▶ 作業内容
引用文の「印刷物上では、耐刷不良も着肉」から「を挙げながら、一つずつ解説していきます。」まで（両端を含む）を、「版の状態」を「刷版の状態」に置き換えて更新したうえで示してください。

▶ 引用文

▬▬▬

第1回 有処理版編①(薬品付着による膜抜け、圧カブリによる膜抜け)に続き、第2回となる今回は有処理版編②として、耐刷不良と着肉不良についてトラブルの事例とその対策をご紹介します。
印刷物上では、耐刷不良も着肉不良も正常にインキがのらない症状ですが、版で起きている現象は異なります。そのため、まずはしっかりと版の状態を観察し、トラブルが発生した版をきちんと保管しておくことが大事です。
そして、版の症状に適した対策を行うことによって、耐刷枚数を伸ばせる可能性が高くなります。具体例を挙げながら、一つずつ解説していきます。
刷版・印刷現場の
トラブル対策集
CASE 3 耐刷不良
〈耐刷不良とは?〉
耐刷不良とは、印刷中に、刷版の画像部にインキが徐々にのらなくなる現象です。洗い油等でインキを除去した際に、感光層のダメージが見られます。
〈発生メカニズムは?〉
印刷中に印圧、ローラーニップ、インキ、紙粉などの影響を受けて、感光層が物理的に摩耗します。ブランケットやローラーの洗浄後に薬品が版面に付着することで、より顕著に摩耗しやすくなる場合もあります。
〈症状別の発生メカニズムと対策〉
症状別に発生メカニズムと対策をご紹介します。
症状① 感光層が不均一に摩耗している
発生メカニズム……紙粉が版面に付着し、その箇所が摩耗しています。
対策
•インキを軟らかくする
•水を絞る
•ブラン洗浄の頻度を増やす
•紙粉抑制タイプのH液を選定する など
症状② 左右方向に等間隔で感光層が摩耗している
発生メカニズム……ローラー目などの影響により摩耗しています。
対策
•印圧、ローラーニップを調整する
症状③ 刷版の左側と右側で、同じ画像の網点に摩耗の差がある
発生メカニズム……左右でのローラーニップのバラつきにより、右側が摩耗しています。
対策
•ローラーニップを調整する
そのほかに、「ある時期から」「ある印刷機で」「特定のJOBのみで」発生するという特徴があれば、考えられる変化点や差異点について、条件を変えた場合に良化するかを確認してみてください。原因の絞り込みや対策ができます。
CASE 4 着肉不良
〈着肉不良とは?〉
着肉不良とは、印刷開始時または印刷中に、刷版の画像部にインキがのらなくなる現象です。先の耐刷不良と異なり、洗い油などでインキを除去した際に、感光層のダメージは見られません。
〈発生メカニズムは?〉
版面への薬品付着、紙粉堆積、インキの過乳化などの影響により、版-ブラン間もしくはブラン-用紙間でインキが転移しなくなります。
〈症状別の発生メカニズムと対策〉
症状別に発生メカニズムと対策をご紹介します。
症状① 液体の付着跡がある
発生メカニズム……親水性の薬品が版面やブランケットに付着することで、インキの転移が阻害されます。
対策
•薬品を使用後、版面やブランケットを乾拭きする
症状② ブラン洗浄すると良化する
発生メカニズム……ブランケット上に紙粉が堆積することで、インキが用紙に転移しなくなります。

▬▬▬

▶ 提供資料
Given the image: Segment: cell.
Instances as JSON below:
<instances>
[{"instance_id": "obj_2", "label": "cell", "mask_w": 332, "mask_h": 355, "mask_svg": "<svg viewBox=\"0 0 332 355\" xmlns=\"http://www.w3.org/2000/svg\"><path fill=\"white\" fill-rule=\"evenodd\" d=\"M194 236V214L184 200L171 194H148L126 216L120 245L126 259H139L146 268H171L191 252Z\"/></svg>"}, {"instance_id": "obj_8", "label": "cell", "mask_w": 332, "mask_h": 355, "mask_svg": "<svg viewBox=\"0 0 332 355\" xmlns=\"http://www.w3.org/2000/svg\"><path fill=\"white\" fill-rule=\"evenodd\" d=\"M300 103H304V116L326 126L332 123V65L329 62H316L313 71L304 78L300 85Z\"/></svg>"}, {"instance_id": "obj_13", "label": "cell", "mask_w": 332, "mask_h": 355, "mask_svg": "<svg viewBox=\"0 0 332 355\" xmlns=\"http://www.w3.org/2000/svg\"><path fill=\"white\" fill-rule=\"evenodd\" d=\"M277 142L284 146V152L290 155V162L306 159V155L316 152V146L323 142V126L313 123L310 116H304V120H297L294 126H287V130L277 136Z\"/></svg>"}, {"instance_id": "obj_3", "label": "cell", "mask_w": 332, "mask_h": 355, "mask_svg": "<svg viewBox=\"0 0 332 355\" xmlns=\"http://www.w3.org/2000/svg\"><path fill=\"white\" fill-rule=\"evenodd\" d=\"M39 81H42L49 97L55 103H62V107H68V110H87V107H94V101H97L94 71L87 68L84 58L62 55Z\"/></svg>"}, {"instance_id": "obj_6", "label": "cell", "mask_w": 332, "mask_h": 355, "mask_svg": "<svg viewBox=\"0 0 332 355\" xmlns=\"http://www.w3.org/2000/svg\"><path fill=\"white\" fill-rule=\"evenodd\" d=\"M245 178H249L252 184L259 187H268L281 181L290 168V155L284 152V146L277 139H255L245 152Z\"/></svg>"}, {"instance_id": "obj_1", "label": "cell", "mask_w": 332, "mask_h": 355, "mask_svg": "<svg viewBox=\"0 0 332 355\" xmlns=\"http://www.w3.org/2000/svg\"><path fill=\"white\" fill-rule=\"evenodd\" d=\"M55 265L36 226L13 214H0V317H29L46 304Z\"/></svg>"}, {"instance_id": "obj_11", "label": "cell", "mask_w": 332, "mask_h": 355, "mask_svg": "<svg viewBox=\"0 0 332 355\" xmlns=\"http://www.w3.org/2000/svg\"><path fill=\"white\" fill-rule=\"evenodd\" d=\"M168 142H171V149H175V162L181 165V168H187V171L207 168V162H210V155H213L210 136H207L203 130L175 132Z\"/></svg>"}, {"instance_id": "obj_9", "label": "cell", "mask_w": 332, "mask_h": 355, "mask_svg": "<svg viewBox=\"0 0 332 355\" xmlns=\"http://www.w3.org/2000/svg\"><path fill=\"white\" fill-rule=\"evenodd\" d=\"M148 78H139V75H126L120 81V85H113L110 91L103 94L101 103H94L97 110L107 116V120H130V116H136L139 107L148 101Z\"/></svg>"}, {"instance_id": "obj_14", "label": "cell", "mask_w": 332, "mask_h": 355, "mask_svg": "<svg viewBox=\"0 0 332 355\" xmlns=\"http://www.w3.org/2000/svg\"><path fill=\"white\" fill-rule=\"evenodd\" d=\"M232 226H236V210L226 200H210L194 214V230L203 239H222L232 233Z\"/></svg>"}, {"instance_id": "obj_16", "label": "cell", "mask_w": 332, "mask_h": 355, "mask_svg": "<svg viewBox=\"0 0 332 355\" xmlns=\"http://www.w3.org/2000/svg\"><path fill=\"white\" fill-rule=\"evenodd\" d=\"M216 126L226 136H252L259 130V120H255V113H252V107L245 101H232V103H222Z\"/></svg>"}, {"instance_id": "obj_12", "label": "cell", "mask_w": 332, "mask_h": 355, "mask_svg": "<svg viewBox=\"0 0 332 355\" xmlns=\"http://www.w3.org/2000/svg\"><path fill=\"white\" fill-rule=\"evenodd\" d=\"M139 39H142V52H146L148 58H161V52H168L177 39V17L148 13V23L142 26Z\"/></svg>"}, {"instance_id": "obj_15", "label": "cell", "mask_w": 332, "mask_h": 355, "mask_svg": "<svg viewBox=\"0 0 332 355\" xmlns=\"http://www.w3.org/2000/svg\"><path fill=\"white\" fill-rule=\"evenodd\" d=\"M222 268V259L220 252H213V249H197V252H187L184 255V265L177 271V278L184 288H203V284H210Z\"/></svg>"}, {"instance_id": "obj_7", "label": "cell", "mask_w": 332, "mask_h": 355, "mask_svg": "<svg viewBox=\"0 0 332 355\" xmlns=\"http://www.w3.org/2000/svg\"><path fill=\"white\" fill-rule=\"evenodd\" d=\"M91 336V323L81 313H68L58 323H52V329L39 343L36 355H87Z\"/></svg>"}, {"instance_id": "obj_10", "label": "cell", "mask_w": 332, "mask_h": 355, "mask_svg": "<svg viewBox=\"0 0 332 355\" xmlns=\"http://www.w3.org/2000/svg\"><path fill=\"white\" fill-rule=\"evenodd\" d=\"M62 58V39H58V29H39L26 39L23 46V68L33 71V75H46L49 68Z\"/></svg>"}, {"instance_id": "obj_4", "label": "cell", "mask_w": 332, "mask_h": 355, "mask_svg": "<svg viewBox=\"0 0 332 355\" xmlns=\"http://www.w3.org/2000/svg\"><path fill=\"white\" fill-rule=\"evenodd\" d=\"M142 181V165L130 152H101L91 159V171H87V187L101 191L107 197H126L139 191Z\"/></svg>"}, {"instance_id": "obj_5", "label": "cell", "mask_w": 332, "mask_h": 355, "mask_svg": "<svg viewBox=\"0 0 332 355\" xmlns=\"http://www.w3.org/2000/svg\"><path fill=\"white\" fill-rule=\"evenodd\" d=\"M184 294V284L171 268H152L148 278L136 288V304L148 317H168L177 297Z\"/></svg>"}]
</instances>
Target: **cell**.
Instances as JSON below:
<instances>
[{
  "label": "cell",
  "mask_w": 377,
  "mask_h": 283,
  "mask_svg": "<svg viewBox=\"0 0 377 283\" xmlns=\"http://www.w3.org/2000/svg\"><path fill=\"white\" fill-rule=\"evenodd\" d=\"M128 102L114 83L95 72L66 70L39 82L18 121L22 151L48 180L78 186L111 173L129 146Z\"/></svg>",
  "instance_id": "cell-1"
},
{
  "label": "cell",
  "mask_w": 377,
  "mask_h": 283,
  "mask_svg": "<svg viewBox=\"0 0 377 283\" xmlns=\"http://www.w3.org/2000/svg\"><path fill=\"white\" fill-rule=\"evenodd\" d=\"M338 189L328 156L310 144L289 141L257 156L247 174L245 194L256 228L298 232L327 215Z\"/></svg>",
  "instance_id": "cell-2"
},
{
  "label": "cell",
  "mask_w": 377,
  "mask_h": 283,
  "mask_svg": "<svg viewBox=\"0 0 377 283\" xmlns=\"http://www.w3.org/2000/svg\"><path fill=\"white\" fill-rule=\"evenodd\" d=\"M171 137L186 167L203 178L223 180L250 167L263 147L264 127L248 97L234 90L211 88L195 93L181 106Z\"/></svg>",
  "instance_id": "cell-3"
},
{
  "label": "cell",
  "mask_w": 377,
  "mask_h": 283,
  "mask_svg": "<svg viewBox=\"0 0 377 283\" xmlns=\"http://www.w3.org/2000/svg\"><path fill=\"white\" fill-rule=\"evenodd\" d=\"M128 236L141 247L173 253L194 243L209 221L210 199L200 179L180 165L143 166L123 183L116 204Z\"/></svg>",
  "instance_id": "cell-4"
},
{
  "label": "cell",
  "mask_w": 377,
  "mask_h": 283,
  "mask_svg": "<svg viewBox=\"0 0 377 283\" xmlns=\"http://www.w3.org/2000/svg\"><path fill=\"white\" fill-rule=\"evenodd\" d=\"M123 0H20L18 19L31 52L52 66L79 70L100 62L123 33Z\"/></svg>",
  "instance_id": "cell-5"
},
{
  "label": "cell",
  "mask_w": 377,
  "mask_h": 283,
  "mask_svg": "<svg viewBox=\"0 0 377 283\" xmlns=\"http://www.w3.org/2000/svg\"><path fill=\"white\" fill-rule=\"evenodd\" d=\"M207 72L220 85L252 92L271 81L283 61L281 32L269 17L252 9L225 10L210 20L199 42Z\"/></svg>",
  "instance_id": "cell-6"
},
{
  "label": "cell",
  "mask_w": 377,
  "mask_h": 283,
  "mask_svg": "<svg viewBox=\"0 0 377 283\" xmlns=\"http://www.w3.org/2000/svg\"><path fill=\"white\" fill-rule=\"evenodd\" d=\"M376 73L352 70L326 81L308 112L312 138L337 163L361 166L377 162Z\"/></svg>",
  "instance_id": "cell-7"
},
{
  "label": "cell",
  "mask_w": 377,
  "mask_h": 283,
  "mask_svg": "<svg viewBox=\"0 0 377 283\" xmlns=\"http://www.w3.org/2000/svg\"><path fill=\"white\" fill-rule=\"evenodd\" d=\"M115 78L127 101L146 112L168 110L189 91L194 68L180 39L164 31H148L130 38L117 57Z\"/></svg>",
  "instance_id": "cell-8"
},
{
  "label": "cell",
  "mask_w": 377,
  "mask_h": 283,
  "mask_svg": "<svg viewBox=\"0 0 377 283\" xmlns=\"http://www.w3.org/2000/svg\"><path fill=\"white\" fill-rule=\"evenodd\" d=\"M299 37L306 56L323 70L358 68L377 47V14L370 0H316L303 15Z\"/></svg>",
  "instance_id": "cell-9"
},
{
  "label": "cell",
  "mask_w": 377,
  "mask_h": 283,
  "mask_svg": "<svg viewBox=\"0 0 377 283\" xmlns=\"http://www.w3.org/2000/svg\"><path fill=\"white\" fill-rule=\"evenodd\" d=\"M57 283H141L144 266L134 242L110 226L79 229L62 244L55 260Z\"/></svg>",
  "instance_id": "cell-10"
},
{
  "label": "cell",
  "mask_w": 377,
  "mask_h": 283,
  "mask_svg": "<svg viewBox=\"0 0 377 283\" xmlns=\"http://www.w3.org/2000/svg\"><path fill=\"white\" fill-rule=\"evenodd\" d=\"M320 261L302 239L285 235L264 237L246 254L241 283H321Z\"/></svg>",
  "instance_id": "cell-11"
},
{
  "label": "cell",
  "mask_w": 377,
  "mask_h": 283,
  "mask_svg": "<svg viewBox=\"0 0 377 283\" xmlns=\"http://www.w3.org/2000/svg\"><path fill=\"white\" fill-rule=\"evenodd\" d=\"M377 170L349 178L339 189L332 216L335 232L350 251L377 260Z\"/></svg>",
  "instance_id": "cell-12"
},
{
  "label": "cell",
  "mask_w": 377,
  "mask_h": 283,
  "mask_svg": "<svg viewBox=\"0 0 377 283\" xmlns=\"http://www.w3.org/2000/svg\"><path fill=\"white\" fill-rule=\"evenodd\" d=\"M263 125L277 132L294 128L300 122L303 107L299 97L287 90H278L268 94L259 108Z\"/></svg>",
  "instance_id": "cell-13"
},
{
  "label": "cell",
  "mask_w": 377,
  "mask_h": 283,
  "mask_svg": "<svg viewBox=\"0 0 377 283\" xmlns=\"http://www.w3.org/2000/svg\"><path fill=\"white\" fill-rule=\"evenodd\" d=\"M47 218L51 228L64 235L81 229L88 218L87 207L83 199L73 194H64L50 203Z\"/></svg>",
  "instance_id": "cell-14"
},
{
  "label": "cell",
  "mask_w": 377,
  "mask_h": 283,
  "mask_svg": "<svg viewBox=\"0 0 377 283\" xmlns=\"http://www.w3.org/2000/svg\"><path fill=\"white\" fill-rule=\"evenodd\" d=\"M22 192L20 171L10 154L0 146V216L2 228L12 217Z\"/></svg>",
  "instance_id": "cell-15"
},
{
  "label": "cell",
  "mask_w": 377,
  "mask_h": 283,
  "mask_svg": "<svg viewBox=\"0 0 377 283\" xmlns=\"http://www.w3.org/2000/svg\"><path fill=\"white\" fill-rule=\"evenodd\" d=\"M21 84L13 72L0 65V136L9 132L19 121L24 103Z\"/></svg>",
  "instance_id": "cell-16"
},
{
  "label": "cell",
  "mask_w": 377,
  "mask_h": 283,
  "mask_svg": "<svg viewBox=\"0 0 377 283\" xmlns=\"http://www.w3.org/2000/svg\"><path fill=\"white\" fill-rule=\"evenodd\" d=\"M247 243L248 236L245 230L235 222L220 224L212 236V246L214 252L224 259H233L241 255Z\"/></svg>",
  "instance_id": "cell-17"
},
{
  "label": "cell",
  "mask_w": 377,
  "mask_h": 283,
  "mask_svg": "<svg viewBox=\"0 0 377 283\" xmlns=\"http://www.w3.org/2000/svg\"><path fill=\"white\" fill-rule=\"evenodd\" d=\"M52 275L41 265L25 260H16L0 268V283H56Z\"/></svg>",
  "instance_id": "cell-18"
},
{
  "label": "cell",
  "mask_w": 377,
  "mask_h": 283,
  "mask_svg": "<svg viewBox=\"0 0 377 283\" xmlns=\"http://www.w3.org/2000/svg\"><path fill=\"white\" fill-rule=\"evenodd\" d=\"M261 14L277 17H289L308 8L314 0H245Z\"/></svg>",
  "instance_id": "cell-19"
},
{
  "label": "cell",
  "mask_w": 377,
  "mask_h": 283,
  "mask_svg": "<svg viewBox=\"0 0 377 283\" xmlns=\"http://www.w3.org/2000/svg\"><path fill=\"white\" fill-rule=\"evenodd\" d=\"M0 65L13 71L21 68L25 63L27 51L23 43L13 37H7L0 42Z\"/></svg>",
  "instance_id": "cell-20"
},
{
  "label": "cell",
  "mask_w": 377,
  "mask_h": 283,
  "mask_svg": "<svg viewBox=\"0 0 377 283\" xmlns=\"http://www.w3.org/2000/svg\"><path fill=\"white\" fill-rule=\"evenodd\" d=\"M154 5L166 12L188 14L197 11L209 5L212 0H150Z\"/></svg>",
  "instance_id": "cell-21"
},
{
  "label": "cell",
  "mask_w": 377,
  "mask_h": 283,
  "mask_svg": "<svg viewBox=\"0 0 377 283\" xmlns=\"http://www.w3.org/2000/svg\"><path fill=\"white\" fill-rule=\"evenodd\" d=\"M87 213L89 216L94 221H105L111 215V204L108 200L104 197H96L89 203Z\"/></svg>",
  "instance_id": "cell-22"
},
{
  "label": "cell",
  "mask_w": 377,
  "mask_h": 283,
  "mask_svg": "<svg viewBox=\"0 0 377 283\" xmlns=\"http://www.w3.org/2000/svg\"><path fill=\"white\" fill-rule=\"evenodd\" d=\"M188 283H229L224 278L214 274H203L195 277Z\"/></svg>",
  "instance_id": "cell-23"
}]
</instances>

▬▬▬

▶ 作業結果
印刷物上では、耐刷不良も着肉不良も正常にインキがのらない症状ですが、版で起きている現象は異なります。そのため、まずはしっかりと刷版の状態を観察し、トラブルが発生した版をきちんと保管しておくことが大事です。
そして、版の症状に適した対策を行うことによって、耐刷枚数を伸ばせる可能性が高くなります。具体例を挙げながら、一つずつ解説していきます。